# EXERCISE INPUT
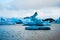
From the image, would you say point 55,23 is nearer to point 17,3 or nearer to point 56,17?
point 56,17

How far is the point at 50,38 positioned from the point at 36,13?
25.1 inches

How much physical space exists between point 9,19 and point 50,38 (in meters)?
0.87

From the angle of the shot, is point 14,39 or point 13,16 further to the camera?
point 14,39

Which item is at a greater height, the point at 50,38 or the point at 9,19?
the point at 9,19

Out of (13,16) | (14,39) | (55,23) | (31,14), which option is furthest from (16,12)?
(55,23)

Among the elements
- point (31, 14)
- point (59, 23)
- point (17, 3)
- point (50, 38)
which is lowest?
point (50, 38)

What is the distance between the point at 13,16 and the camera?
2838 millimetres

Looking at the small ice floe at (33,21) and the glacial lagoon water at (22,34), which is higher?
the small ice floe at (33,21)

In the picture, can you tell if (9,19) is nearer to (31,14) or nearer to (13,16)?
(13,16)

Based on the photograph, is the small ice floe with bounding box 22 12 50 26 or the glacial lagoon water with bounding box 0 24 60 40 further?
the glacial lagoon water with bounding box 0 24 60 40

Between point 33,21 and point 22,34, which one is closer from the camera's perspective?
point 22,34

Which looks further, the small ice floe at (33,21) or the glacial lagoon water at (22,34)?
the glacial lagoon water at (22,34)

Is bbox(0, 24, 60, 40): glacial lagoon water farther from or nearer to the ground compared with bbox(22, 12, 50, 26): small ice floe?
nearer to the ground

# THE TASK
Print all of the rows above word for word, leaving out the pictures.

# WRITTEN ANSWER
From the image, would you say point 55,23 is nearer to point 17,3 or nearer to point 56,17?
point 56,17

How far is the point at 50,38 positioned from the point at 36,13?
25.1 inches

How much physical space exists between point 9,19 and point 50,38 (in meters)?
0.87

From the angle of the shot, is point 14,39 or point 13,16 further to the camera?
point 14,39

Which item is at a greater height, the point at 50,38 or the point at 9,19?
the point at 9,19

Out of (13,16) | (14,39) | (55,23) | (31,14), which option is furthest from (16,12)?
(55,23)

Among the elements
- point (31, 14)
- point (59, 23)
- point (17, 3)
- point (50, 38)
which is lowest?
point (50, 38)

What is the distance between the point at 13,16 and the camera?
2838 millimetres

Looking at the small ice floe at (33,21) and the glacial lagoon water at (22,34), which is higher?
the small ice floe at (33,21)

In the picture, can you tell if (9,19) is nearer to (31,14) or nearer to (13,16)?
(13,16)

Based on the photograph, is the small ice floe with bounding box 22 12 50 26 or the glacial lagoon water with bounding box 0 24 60 40 further?
the glacial lagoon water with bounding box 0 24 60 40

Between point 33,21 and point 22,34, which one is closer from the camera's perspective?
point 22,34

Which looks further, the small ice floe at (33,21) or the glacial lagoon water at (22,34)?
the glacial lagoon water at (22,34)

Is bbox(0, 24, 60, 40): glacial lagoon water farther from or nearer to the ground compared with bbox(22, 12, 50, 26): small ice floe?
nearer to the ground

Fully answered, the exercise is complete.